Where Hardwick’s nerd enthusiasm was once a source of shame (“Girls don’t want to talk about ‘Ren & Stimpy’ on a first date when you’re in college”), now it’s become a kind of superpower, one that is continuing to fuel the expansion of Nerdist Industries into new areas.
The company has a script deal at FX for a comedy pilot, an all-star celebrity bowling show in the works at TBS (Hardwick’s father, Billy Hardwick, was a professional bowler) and a weekly “Nerdist News” show in development at Syfy.
As Nerdist adapts to an ever-changing digital world, Rymer says, the goal is continue to grow without losing focus. “We often have to rein ourselves in,” he said. “For us, it’s about whittling it down and figuring out what’s more important.”
After “The Hive,” Nerdist has greater ambitions in movies. “If someone came to us with the right idea, we have the ability to make something from scratch,” Hardwick said. “We have two soundstages, all the equipment you would need. We could come in at any point.”

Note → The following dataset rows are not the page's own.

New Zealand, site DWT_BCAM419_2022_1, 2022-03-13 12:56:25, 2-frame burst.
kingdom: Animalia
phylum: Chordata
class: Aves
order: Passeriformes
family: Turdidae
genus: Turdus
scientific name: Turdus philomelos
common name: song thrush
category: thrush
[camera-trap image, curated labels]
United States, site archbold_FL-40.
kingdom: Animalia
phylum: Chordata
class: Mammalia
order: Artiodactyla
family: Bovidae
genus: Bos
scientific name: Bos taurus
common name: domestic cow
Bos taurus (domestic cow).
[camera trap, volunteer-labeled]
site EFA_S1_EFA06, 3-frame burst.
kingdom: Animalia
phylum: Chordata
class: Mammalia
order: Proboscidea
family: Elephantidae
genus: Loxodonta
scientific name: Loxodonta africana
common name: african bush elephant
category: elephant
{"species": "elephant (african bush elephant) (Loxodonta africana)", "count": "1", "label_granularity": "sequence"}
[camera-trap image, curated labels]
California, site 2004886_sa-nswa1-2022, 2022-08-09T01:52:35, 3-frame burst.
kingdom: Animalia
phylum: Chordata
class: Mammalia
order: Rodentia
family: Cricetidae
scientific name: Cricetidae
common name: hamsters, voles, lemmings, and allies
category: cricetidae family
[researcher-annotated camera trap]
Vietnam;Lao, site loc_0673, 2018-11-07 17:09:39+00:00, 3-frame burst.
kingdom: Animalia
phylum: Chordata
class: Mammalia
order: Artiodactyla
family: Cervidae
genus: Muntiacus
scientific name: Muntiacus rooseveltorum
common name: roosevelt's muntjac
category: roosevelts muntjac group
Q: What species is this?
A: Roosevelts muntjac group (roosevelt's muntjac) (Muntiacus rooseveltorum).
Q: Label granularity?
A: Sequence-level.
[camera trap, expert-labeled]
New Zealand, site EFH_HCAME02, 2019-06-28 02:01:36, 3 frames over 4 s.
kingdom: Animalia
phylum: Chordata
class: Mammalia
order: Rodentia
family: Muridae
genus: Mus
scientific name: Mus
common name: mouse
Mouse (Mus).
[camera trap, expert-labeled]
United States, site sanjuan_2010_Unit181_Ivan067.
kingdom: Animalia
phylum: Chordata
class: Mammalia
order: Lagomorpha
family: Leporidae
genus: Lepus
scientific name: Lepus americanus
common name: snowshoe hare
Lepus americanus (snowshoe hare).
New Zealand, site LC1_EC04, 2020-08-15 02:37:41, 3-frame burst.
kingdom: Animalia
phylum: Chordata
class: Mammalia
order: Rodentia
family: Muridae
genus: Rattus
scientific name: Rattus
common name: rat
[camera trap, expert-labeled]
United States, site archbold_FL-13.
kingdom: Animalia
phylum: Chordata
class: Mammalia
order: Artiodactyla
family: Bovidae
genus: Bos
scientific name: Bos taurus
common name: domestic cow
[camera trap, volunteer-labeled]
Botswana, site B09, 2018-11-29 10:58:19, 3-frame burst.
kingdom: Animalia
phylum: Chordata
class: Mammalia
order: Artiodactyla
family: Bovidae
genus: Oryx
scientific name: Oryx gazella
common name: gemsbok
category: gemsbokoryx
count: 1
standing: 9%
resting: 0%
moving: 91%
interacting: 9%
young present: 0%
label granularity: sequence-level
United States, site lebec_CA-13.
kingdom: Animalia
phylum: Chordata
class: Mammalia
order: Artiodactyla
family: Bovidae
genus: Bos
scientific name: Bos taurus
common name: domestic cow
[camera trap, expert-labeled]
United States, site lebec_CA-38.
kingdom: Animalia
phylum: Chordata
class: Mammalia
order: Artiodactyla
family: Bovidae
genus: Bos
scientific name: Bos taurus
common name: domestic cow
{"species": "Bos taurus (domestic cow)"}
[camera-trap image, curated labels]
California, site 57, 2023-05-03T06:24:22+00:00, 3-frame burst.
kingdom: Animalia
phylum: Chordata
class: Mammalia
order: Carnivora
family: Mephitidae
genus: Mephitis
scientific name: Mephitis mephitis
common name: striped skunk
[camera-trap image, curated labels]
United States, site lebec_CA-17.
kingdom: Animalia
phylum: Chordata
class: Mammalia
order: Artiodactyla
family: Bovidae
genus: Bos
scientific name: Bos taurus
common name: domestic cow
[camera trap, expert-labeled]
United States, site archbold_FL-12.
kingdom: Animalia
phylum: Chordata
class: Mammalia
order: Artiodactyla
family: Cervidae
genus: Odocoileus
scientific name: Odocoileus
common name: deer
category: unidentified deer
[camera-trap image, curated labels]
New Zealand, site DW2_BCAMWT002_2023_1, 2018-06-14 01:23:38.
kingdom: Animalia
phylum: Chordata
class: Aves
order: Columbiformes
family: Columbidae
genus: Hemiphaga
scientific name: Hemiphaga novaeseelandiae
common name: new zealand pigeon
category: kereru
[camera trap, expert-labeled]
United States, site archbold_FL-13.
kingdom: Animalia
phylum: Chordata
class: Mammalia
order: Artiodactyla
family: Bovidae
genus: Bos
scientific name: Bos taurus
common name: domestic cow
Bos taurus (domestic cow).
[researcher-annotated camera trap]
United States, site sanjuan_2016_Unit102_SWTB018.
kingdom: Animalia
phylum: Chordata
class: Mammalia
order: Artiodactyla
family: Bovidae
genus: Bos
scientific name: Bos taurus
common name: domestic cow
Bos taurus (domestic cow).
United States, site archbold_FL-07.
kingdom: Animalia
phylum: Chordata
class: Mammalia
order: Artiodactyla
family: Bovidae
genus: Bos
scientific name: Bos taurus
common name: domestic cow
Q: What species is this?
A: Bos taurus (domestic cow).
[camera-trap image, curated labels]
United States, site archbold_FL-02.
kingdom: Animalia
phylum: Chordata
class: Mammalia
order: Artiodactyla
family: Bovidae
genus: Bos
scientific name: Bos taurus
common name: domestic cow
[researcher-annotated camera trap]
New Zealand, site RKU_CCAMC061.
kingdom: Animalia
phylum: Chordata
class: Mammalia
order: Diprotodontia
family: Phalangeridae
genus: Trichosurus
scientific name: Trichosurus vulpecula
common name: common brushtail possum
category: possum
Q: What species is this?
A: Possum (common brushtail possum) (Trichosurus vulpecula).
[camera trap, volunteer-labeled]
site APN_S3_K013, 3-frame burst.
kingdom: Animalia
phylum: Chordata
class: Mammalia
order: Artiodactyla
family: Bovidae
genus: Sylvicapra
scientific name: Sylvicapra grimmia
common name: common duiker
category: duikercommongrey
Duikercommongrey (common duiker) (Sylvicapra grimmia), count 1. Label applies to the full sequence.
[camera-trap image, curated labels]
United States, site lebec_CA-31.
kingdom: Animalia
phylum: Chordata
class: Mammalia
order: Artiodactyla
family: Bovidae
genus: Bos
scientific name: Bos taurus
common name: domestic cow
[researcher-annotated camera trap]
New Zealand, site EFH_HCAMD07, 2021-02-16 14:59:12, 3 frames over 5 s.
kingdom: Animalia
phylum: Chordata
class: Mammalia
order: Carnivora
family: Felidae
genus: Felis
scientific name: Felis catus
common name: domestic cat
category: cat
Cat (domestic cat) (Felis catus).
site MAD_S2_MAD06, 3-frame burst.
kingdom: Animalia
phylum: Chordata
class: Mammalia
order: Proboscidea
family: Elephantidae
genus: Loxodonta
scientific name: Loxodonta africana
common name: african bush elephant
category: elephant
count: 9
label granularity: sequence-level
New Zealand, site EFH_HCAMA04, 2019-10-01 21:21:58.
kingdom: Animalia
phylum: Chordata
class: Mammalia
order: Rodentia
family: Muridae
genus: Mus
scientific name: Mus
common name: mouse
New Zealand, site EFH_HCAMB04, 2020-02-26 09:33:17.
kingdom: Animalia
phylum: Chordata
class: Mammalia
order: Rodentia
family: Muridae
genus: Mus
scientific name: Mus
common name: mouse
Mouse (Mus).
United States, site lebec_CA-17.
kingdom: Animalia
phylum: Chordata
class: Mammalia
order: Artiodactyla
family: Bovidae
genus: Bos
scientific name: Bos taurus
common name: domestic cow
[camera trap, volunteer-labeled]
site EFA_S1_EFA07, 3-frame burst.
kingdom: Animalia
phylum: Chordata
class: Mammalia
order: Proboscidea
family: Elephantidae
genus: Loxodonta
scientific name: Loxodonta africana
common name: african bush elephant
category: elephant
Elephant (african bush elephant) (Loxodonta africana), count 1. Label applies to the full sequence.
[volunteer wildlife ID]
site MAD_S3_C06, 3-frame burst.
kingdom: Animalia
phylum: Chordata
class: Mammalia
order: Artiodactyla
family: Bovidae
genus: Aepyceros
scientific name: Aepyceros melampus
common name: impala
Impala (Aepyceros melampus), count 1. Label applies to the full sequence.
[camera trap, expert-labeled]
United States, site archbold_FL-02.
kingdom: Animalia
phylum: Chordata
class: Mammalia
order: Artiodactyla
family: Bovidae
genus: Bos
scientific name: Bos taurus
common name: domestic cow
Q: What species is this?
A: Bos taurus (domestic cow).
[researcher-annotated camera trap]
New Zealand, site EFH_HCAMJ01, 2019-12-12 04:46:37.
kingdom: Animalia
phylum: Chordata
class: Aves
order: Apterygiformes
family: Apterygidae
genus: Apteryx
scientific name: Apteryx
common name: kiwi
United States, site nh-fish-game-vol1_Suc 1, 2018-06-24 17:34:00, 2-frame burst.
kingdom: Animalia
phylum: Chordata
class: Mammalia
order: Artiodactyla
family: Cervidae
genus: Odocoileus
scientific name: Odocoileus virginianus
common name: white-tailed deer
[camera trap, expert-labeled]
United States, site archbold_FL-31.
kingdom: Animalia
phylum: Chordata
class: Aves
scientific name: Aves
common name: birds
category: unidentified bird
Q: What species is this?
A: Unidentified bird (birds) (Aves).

Even as his company’s reach continues to expand, Hardwick is determined to maintain his connection to his younger self, the kid who saw “Revenge of the Nerds” in 1984 and felt like he’d discovered his tribe. It is that connection, he says, that will distinguish Nerdist from others simply looking to cash in on fanboy fervor.
“There are a lot of companies that are now launching subscription-based services for quote-unquote ‘nerds’ in order to conquer fandom,” he said. “We don’t come at it that way. We’re not out to conquer an audience. We’re trying to make things exist in the world that we’re passionate about — and that’s it.”